Fiesta: NUESTRA SEÑORA DEL PILAR
– 1Cro 15,3-4.15-16;16,1-2. Metieron el arca de Dios y la instalaron en el centro de la tienda que David le había preparado.
o bien: Hch 1,12-14. Se dedicaban a la oración, junto con María, la madre de Jesús.
– Sal 26. R. El Señor me ha coronado, sobre la columna me ha exaltado.
Lc 11,27-28. Dichoso el vientre que te llevó
27 Sucedió que, estando él diciendo estas cosas, alzó la voz una mujer de entre la gente, y dijo: «¡Dichoso el seno que te llevó y los pechos que te criaron!» 28 Pero él dijo: «Dichosos más bien los que oyen la Palabra de Dios y la guardan.»

SANTORAL:
Nuestra Señora del Pilar
Santos: Domnina, Evagrio, Prisciano, Edistio, mártires; Maximiliano; Walfrido, Monas, Salvino, obispos; Eustaquio, presbítero; Seafín, confesor; Amelio, Amigo, Fiacra, Florencio, mártires.

NUESTRA SEÑORA DEL PILAR
«Tú permaneces como la columna que guiaba y sostenía al pueblo en el desierto». María, asentada en el pilar de su basílica. Los zaragozanos, han sido de siempre un punto de apoyo imbatible de la fe del pueblo español. Se ha puesto recientemente en tela de juicio el valor histórico del dato de la predicación del Apóstol Santiago en España y, por lo mismo, la garantía de la visita que le hiciera María pidiéndole que le edificara un santuario.
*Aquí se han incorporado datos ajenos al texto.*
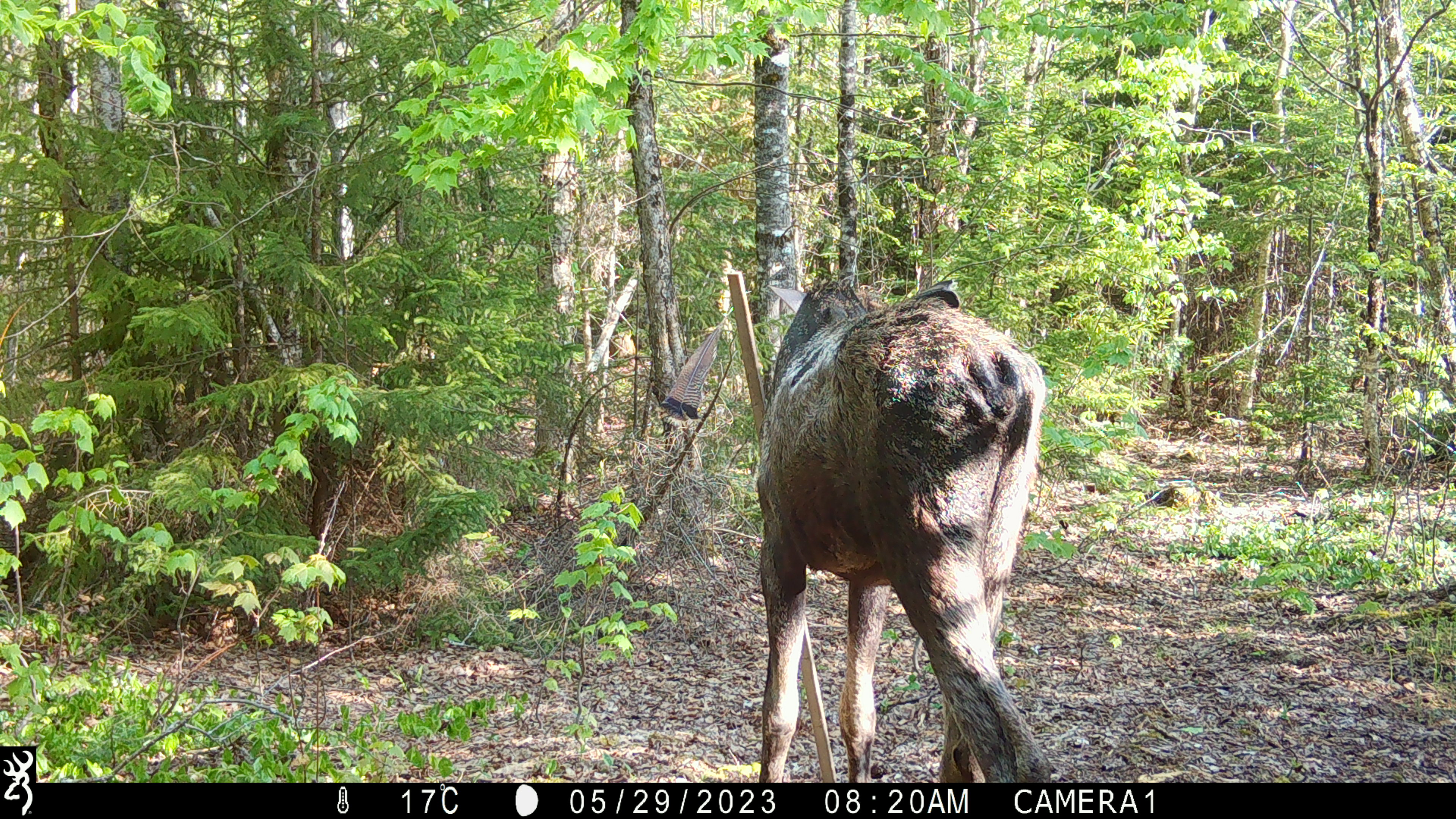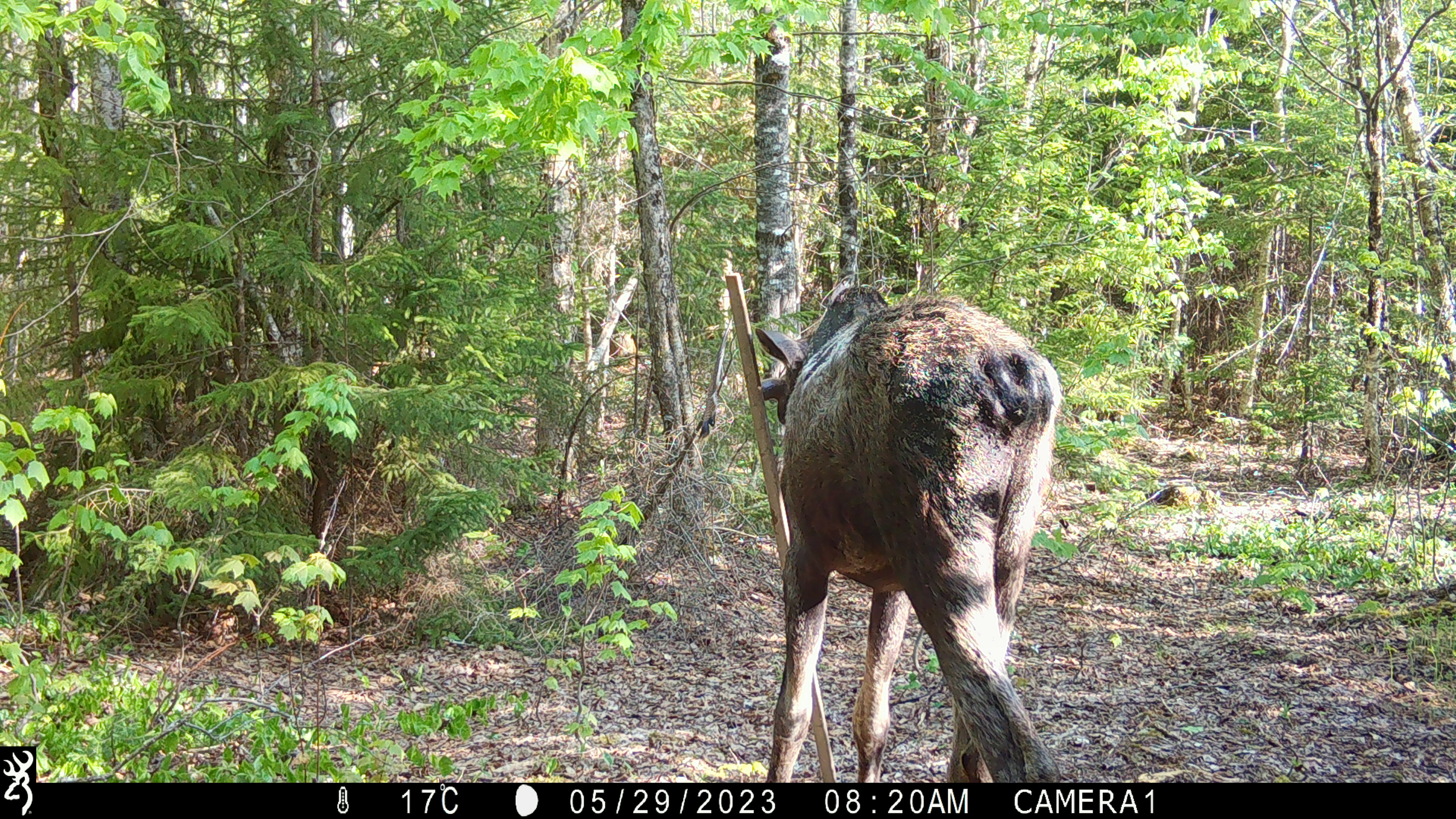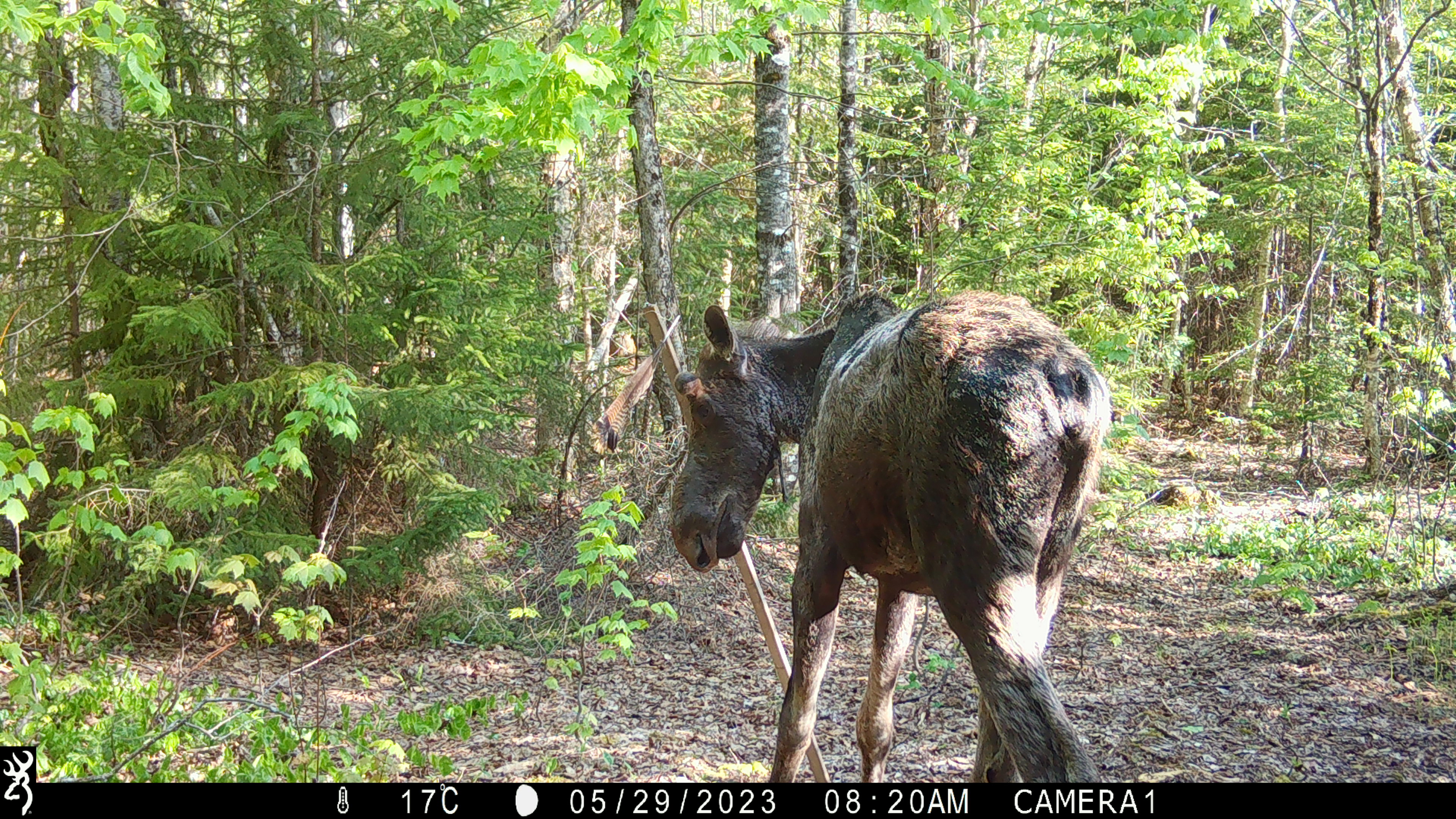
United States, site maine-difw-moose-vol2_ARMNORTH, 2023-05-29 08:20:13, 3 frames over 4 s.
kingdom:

Por desgracia, la persecución de Diocleciano destruyó por el fuego los archivos de la primitiva Iglesia. Pero, sea cual fuere la verosimilitud histórica de tales hechos, es incuestionable, ya desde el siglo noveno por lo menos, la piedad de los reyes y el pueblo entero para Nuestra Señora del Pilar. Señalada su fiesta por el papa Clemente XII en el día 12 de octubre, los destellos de ese bendito Pilar irradiaron hasta el otro extremo del océano Atlántico, a donde en un 12 de octubre llegaba a bordo de las carabelas descubridoras, capitaneadas no en vano por la nao Santa María, «la luz de la fe». Cuando Pío XII, el 14 de febrero de 1958, concedía a todas las iglesias de España, Iberoamérica y Filipinas «la misa propia de la Bienaventurada Virgen María del Pilar», abrazaba en un lazo de hermandad de fe a un rosario de pueblos nuevos y viejos para que, con la unidad de un mismo idioma castellano, felicitaran una vez más a María «porque el Poderoso ha hecho grandes obras por ella» y le rogaran su intercesión para «permanecer firmes en la fe y generosos en el amor.